• **Excerpt provided**
——
Grants and Contributions:

Grant or Award spanning more than one fiscal year. (2017-2018 to 2022-2023)

Cells have sophisticated mechanisms to respond to changes in the physiological conditions they live in, such as oxygen or nutrient deprivation or over-supply, imbalances of electrolytes, and deviation from normal body temperatures. To maximize survival under these stresses, cells use different molecular mechanisms to adjust their internal biological processes. In rapid defences, the proteins that carry out cellular functions are modified at certain residues to switch their conformation and interaction partners so that they are activated, deactivated, or tagged for degradation. Over a longer time scale, the expression profile of genes is fundamentally altered to adapt the cells to a changed environment.
Ubiquitination, a reversible, dynamic process of tagging a small regulatory protein called ubiquitin to a substrate protein, plays a critical role in many aspects of stress response and collateral gene regulation. Ubiquitin-specific protease 9X (USP9X) is a very large enzyme that removes the ubiquitin tag from ubiquitinated substrates and controls their functions. Three such substrate proteins involved in stress response are ASK1, a kinase that regulates oxidative stress signal transduction; SOX2, a DNA-binding protein that regulates the pluripotency of cells and controls the expression of many other genes; and MCL1, which determines the life and death of cells in response to stress.
——
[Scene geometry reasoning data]
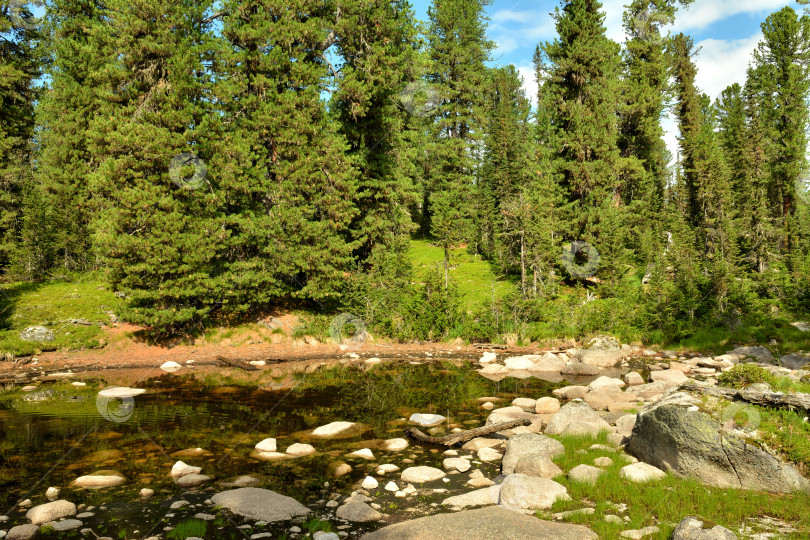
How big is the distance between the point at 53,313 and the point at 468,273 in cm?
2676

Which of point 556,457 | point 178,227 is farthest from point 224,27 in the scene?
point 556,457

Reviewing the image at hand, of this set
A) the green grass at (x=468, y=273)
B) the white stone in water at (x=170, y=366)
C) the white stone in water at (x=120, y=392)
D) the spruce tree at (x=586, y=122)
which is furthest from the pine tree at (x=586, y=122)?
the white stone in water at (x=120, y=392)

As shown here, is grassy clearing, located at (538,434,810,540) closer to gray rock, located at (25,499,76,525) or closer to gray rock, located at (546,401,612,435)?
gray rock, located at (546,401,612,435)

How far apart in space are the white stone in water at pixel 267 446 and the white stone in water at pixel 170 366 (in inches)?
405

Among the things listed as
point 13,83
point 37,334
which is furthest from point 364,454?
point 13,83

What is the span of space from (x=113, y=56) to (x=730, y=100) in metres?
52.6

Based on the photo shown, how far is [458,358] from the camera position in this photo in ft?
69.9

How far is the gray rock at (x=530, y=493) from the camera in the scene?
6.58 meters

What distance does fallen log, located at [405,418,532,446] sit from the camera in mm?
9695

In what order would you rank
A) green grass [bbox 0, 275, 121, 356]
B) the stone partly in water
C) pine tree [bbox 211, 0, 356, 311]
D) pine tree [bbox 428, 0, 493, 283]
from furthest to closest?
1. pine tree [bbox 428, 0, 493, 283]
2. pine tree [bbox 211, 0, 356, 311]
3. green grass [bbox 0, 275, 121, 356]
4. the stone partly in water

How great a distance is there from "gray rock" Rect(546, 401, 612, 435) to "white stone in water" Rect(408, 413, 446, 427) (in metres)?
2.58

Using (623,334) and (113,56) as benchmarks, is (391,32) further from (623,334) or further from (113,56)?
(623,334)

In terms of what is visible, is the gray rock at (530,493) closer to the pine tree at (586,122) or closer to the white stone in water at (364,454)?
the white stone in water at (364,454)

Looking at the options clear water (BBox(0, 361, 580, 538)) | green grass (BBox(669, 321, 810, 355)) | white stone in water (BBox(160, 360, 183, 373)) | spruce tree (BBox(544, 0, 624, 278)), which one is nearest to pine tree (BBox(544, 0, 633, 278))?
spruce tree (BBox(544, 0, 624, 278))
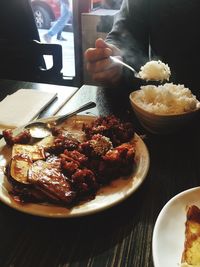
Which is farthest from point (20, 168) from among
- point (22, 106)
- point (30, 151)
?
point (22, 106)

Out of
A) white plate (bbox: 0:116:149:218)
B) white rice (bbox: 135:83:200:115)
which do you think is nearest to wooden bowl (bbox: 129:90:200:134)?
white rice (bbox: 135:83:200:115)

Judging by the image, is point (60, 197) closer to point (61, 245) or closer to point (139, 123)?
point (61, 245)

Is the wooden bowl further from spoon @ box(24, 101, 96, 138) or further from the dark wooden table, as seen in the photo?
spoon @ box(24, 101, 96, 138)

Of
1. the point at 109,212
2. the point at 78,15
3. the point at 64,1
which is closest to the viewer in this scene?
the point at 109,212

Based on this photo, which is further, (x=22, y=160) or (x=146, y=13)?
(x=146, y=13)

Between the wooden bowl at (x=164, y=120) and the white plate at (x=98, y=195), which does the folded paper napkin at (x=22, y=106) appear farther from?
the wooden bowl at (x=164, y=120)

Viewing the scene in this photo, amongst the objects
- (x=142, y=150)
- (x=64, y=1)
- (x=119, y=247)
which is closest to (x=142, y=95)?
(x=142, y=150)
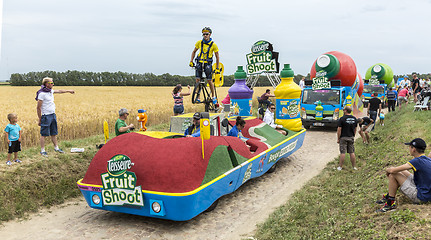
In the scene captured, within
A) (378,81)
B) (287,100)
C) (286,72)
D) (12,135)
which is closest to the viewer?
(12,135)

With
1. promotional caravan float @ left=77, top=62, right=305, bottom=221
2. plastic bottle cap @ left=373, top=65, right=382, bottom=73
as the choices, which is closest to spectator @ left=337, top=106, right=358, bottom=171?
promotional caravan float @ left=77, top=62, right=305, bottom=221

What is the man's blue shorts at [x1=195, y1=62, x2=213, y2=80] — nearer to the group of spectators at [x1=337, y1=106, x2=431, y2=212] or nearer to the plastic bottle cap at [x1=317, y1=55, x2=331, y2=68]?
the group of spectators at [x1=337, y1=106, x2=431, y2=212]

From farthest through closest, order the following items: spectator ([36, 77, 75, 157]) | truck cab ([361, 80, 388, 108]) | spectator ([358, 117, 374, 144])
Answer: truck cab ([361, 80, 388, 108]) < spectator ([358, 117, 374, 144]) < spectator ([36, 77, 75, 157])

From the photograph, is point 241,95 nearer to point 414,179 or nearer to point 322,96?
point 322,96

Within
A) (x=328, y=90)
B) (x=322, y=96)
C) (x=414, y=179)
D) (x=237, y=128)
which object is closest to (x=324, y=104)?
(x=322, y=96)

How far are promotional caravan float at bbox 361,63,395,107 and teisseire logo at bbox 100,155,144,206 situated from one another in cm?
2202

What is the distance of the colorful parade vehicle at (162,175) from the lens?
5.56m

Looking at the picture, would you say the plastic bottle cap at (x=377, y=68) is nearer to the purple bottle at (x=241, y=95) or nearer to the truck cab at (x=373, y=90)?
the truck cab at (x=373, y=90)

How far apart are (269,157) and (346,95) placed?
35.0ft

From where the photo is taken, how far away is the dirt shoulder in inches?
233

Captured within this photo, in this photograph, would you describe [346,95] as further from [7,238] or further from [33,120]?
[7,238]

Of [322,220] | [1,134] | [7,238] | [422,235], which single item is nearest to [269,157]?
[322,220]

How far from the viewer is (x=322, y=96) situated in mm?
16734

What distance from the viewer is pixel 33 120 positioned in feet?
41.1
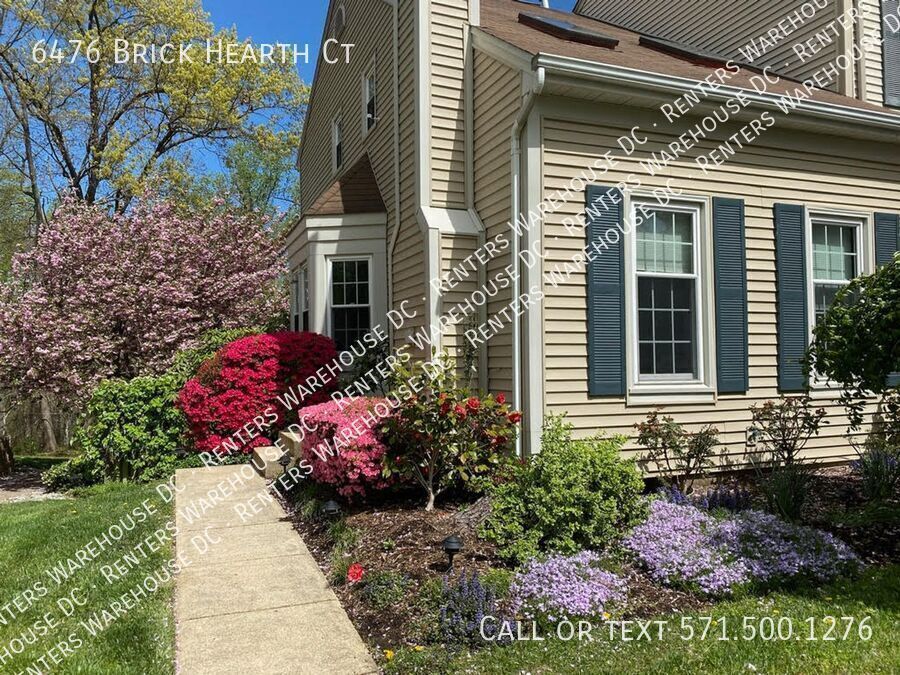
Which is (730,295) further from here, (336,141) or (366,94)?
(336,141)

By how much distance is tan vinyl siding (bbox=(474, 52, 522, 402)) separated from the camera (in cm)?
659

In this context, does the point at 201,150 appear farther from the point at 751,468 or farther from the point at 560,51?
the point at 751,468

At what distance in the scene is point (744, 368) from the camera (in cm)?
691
——
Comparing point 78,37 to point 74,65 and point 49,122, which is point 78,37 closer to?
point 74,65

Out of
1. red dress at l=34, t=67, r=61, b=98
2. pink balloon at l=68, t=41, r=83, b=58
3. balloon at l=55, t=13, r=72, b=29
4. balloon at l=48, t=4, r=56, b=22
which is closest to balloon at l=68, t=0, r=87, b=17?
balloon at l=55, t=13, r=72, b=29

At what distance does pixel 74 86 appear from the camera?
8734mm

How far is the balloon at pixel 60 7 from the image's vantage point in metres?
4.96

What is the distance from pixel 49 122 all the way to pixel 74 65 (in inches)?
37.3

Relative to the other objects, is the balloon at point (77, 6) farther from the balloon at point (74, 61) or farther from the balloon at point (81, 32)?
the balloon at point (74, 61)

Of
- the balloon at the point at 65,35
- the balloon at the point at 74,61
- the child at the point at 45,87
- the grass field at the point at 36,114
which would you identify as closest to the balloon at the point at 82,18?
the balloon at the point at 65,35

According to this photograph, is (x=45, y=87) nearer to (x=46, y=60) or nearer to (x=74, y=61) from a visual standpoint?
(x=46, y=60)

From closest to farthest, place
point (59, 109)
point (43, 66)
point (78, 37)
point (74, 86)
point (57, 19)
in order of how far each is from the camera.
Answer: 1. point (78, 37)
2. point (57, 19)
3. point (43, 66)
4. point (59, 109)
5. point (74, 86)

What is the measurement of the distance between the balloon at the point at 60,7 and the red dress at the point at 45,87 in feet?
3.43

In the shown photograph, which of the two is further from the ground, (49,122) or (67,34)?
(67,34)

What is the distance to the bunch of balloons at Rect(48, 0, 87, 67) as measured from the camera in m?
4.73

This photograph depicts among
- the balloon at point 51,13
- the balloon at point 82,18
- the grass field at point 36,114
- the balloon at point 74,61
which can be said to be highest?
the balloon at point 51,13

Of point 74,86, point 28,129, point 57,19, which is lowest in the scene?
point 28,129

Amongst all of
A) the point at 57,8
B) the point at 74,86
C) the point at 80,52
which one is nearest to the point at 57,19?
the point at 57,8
——
• **What you will do**
Answer these questions from the grant description:
1. Which fiscal years does the grant span?
2. What does USP9X remove from ubiquitinated substrates?
3. Which substrate protein regulates oxidative stress signal transduction?
Use only the grant description to answer, not the records.

• **Result of this exercise**
1. 2017-2018 to 2022-2023
2. The ubiquitin tag
3. ASK1